IE 11 is not supported. For an optimal experience visit our site on another browser.

Supreme Court probes environmental review of Utah oil railway

The case concerns how much governmental entities have to drill down on potential environmental impacts of a project before it can be approved.
A train transports freight on a common carrier line near Price, Utah
A train transports freight on a common carrier line near Price, Utah, in 2023.Rick Bowmer / AP file

WASHINGTON — The Supreme Court on Tuesday weighed the fate of an 88-mile railroad project that would transport crude oil in Utah in a dispute over whether federal officials conducted a stringent enough environmental review before approving it.

Based on the two-hour oral argument, it appeared a majority of justices were likely to conclude that the federal government's analysis was sufficient.

But the court could stop short of a broader pro-business ruling that would place new limits on the scope of such studies with the aim of speeding up the approval process for big infrastructure projects.

The railroad proposed by the Seven County Infrastructure Coalition, a group of local counties, would help bring oil from the Uinta Basin in northeastern Utah by connecting the area to the national rail network.

It is opposed by Eagle County, Colorado, which claims that it will suffer from downstream effects of the railroad, as well as environmental groups.

The federal entity overseeing the approval of the project, the Surface Transportation Board (STB), conducted an environmental review and subsequently gave it the green light to commence.

But the U.S. Court of Appeals for the District of Columbia Circuit found flaws in the analysis, as well as other parts of the approval process, and in a 2023 ruling sent it back to the agency for further review.

The focus of attention at the Supreme Court was on to what extent, if any, agencies have to consider indirect impacts that are nevertheless foreseeable. In the context of the railroad, they include the effect the project will have on oil refineries as far away as Louisiana and Texas where the cargo will eventually end up.

The appeals court said the board failed to adequately consider those broader environmental impacts as required under a federal law called the National Environmental Policy Act (NEPA).

But Supreme Court justices from across the ideological spectrum did not appear to view it the same way.

Liberal Sonia Sotomayor was among those who said that the STB's role is to focus on the environmental impact of the railroad itself, not the refineries.

"It's not the carrying [of the oil] that causes the pollution, it's the refining that causes the pollution," she added.

Likewise, fellow liberal Elena Kagan said what opponents of the project are asking for "seems to go beyond" what NEPA requires.

Conservative justices expressed similar views, with Brett Kavanaugh saying NEPA review is an area in which federal agencies should get a lot of discretion to decide what they want to include in their environmental studies.

"It seems to me the problem that has crept in is conflating what the agency can do and should do from what the role of the courts is here," he said.

Courts have taken an "overly aggressive" approach to reviewing environmental studies, which led to agencies' writing ever-longer environmental impact statements, he added.

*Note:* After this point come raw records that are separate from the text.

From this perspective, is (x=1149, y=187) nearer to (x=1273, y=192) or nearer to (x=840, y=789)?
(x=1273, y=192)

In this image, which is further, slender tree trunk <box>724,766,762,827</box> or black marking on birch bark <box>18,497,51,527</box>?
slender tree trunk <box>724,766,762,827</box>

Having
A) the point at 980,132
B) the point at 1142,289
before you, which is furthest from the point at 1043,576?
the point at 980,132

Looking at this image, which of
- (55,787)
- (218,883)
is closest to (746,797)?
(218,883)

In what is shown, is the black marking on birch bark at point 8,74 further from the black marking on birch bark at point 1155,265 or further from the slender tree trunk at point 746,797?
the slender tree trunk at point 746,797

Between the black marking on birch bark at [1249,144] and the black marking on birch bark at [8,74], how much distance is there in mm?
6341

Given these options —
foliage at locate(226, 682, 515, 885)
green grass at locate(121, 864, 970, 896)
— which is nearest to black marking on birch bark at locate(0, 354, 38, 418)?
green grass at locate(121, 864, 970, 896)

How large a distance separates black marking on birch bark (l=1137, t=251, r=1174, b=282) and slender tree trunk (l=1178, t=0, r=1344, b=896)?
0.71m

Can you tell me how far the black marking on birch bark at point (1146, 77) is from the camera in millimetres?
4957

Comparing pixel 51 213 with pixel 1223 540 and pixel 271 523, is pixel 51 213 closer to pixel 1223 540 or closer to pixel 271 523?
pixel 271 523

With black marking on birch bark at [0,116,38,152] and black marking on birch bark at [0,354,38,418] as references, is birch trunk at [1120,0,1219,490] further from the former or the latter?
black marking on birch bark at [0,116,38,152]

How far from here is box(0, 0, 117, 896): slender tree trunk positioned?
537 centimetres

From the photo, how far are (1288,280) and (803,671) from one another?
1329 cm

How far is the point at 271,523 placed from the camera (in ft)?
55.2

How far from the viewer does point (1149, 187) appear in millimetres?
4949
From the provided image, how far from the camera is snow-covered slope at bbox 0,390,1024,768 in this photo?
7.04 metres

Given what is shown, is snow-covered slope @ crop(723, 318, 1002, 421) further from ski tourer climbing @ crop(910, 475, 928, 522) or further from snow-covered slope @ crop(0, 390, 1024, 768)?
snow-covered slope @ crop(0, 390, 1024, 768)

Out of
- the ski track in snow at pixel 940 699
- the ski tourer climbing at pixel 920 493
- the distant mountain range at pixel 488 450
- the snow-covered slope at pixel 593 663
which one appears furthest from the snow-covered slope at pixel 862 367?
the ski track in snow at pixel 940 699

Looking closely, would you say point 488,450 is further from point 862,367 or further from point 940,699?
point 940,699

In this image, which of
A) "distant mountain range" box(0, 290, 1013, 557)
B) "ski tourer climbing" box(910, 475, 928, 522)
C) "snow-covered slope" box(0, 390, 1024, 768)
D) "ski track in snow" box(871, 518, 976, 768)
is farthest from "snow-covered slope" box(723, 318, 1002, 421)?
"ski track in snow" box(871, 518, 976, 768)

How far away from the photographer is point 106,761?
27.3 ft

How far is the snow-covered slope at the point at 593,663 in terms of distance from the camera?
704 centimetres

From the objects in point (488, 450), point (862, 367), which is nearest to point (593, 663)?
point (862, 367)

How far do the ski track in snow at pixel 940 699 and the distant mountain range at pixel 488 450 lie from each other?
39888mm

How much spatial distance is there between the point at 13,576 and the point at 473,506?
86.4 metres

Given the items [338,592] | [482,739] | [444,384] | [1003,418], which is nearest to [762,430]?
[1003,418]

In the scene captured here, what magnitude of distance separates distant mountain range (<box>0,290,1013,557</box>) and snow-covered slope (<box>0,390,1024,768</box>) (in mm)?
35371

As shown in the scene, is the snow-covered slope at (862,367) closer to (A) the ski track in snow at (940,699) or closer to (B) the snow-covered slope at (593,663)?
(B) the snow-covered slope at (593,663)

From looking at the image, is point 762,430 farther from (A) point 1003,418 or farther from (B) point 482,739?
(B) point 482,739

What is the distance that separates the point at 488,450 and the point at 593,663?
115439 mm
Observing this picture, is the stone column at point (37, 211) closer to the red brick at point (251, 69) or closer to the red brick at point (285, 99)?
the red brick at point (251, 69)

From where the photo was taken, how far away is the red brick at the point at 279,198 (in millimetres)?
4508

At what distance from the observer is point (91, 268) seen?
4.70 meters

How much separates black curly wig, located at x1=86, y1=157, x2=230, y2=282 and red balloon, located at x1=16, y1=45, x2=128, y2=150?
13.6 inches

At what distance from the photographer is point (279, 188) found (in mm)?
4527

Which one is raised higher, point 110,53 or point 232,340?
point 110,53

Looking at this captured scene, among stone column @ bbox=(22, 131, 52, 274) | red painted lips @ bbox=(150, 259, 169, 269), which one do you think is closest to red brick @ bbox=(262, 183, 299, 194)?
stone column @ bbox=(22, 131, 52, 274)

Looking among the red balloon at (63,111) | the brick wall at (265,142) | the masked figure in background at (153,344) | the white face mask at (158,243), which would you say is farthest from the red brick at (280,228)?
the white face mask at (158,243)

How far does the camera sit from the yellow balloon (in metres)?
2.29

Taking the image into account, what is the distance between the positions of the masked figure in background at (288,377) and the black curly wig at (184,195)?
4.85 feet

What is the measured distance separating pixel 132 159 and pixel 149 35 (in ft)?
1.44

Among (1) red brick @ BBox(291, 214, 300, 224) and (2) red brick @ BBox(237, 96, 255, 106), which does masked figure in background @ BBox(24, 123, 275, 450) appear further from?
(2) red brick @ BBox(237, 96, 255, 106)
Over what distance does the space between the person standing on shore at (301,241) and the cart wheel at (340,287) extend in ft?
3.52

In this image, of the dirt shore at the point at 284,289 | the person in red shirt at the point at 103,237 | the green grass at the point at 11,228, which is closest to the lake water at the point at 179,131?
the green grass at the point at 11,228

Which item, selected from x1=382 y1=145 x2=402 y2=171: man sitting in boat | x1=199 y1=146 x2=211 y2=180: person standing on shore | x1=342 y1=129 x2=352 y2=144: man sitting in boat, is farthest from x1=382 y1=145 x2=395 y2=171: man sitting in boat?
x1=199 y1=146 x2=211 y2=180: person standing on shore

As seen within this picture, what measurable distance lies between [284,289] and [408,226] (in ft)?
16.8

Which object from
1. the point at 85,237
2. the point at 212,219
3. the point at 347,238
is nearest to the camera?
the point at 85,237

Legislation aimed at streamlining the process that was passed by Congress last year and signed into law by President Joe Biden made it clear that NEPA review requires the agencies to weigh only “reasonably foreseeable” environmental impacts.

The law also instructs agencies to keep their written environmental reports to 150 pages, a requirement Chief Justice John Roberts said would be tough to meet unless the scope of review is somewhat limited.

"I mean, that's going to be impossible unless there is a reaffirmation that you don't have to look at things that are not within the immediate ambit of the project," he said.

There was some pushback, however, to Paul Clement, the lawyer representing the coalition, who asked the justices to adopt a legal test that would place new restrictions on what environmental impacts agencies can consider.

Conservative Justice Amy Coney Barrett, for example, told Clement she found it hard to imagine how she could write a ruling in the coalition's favor that incorporated his proposed test.

The court could rule more narrowly for the agency without adopting such a test.

The coalition appealed to the Supreme Court, saying NEPA does not require such a broad array of "imponderables" to be considered far beyond the location of the project itself.

Under the appeals court decision, the agency would have to consider the potential impact of increased crude oil refining on communities as far afield as Louisiana and Texas, the coalition's lawyers said in court papers.

The Biden administration has backed the coalition at the Supreme Court in arguing that the STB's review was sufficient.

Eagle County itself will be directly affected, with 9 out of every 10 trains that use the new railroad eventually passing through it via an existing line that runs along the Colorado River, the county's lawyers wrote in court papers.

The challengers also pointed out that even if the coalition wins on the NEPA issue, there are other elements of the STB's approval the appeals court faulted, meaning that the project would still need to undergo more review before it can move forward.

The entity constructing the railroad is a public-private partnership between the counties and two companies, infrastructure firm DHIP Group and railroad operator Rio Grande Pacific Corp.

Justice Neil Gorsuch will not participate in the case after stepping aside last week, citing the court's ethics rules. Liberal groups and more than a dozen members of Congress had urged him to recuse himself over his previous links to billionaire Philip Anschutz. One of Anschutz's companies, Anschutz Exploration Corp., which drills for oil and gas, filed a brief in the case backing the coalition.